Mills noted FEMA insurance policies and grants do not have to be paid back. The agency also noted in a December news release that flooding is the most common natural disaster in the U.S. and that 25% of flood insurance claims come from areas not considered high risk for flooding.
The Kansas City District of the U.S. Army Corps of Engineers declared emergency operations ended on Dec. 16 after a record-setting 279 days of the Emergency Operations Center being active.
Eileen Williamson, a public affairs specialist with the Corps’ Omaha office, said the declaration does not necessarily mean all previously flooded property is dried out or that levees affected by the flood have been repaired.
Instead, it means waters are low enough that levees can be assessed, and it opens up a 30-day period where levee sponsors can file claims.

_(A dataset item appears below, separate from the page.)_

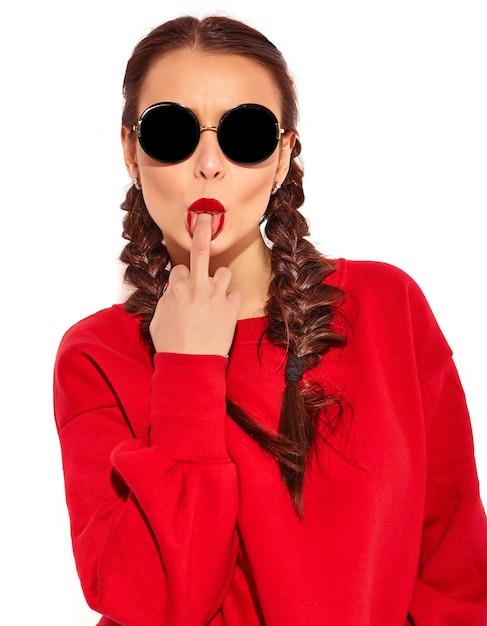 Portret van jong gelukkig het glimlachen vrouwenmodel met heldere make-up en kleurrijke lippen met twee geïsoleerde vlechten en zonnebril in de zomer rode kleren. middelvinger likken, rot op teken Gratis Foto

Levee sponsors are local boards that manage individual levees. Boards that participate in the federal program, managed in this area by the Corps’ Kansas City District, have higher build standards they must adhere to. In return, they receive assistance from the Corps.
Once claims have been filed and assessments made, the Kansas City District will assist in paying for member levee repairs. James Lowe, a public affairs specialist with the Corps’ Kansas City District, estimated on Dec. 17 that levee claims would end up totaling between $120 million and $150 million. He said most of their levee sponsors had already made a claim.
The Kansas City District will pay 75% of each claim filed by levee sponsors, using money from Congress. The remaining 25% will be paid in cash or other means, such as labor, by the state and the levee boards. Boards have until Jan. 15 to file.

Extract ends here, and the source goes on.